PROBLEM TO WORK ON
Could you please transcribe the data exactly, without the pictures?

(Image-text web data)
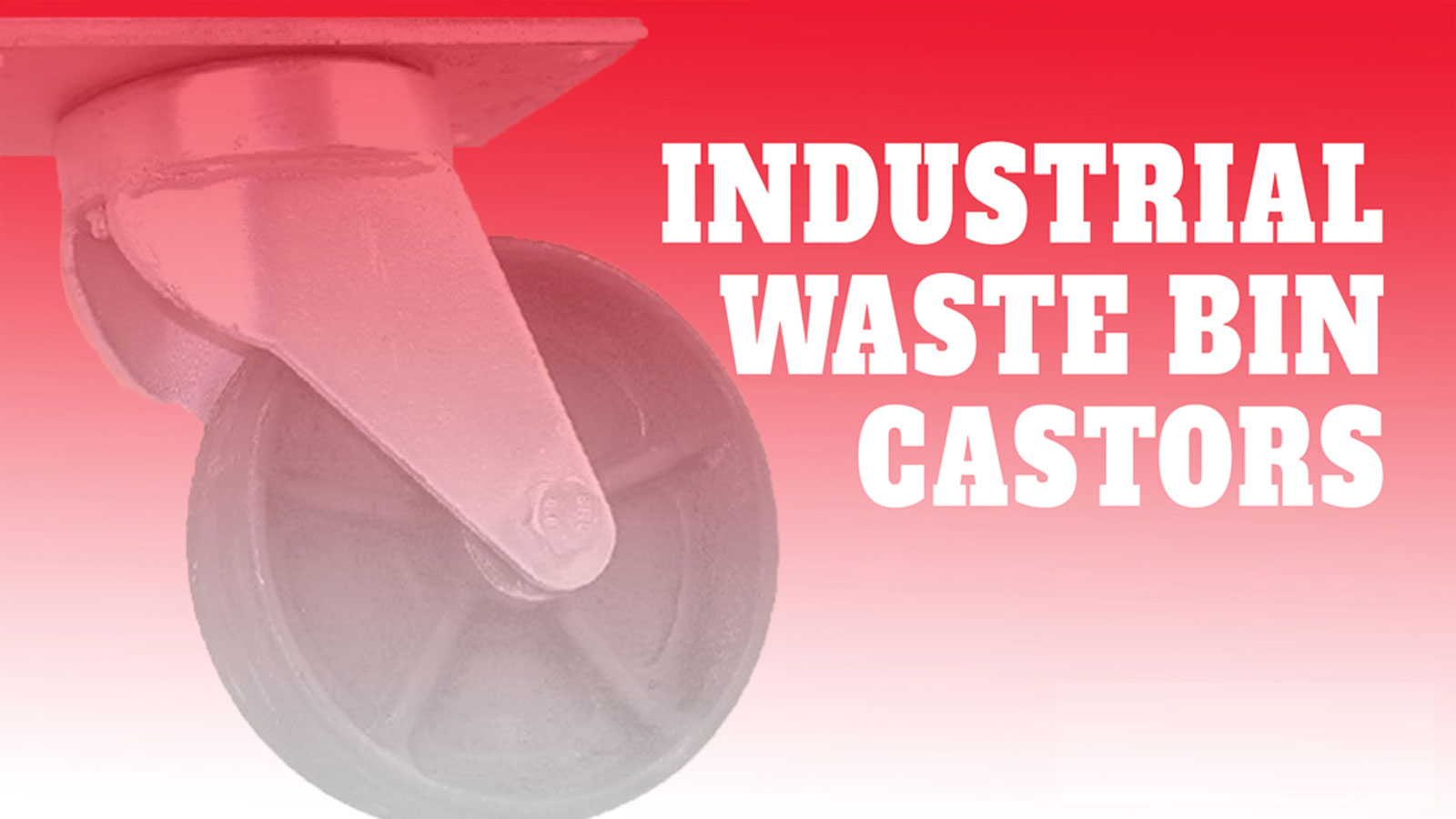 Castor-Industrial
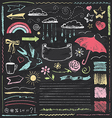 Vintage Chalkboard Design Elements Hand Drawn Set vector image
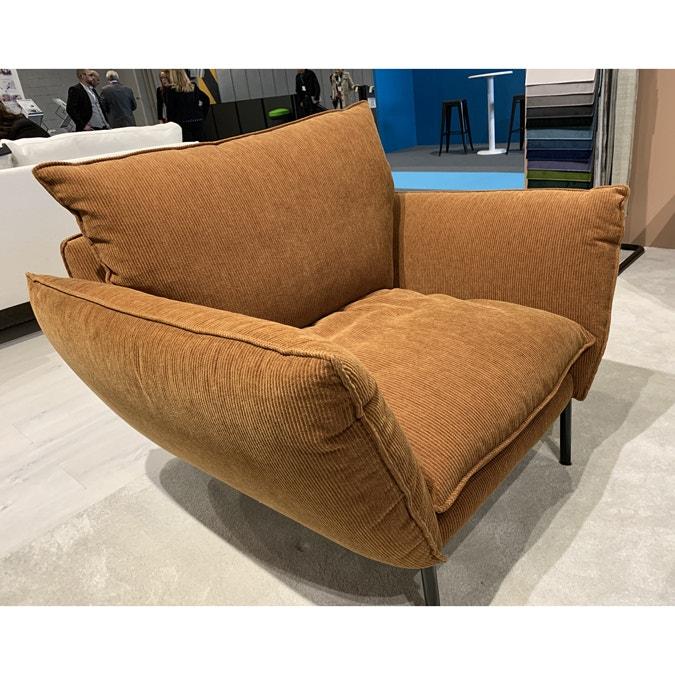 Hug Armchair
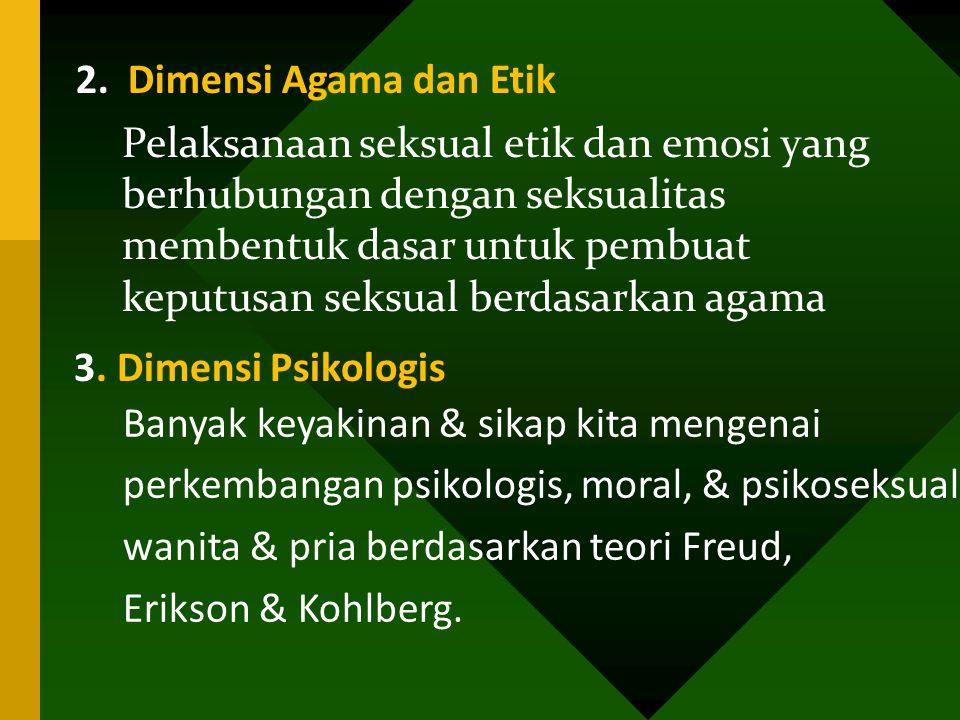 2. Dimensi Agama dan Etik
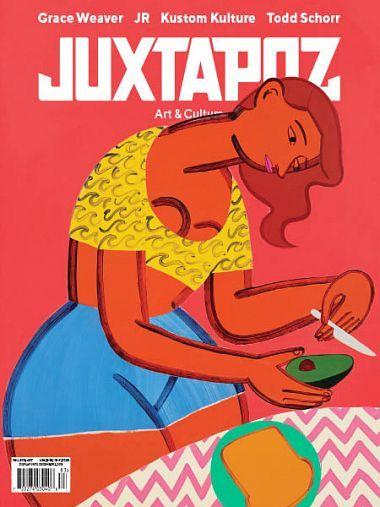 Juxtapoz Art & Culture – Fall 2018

YOUR RESPONSE
 Castor-Industrial
 Vintage Chalkboard Design Elements Hand Drawn Set vector image
 Hug Armchair
 2. Dimensi Agama dan Etik
 Juxtapoz Art & Culture – Fall 2018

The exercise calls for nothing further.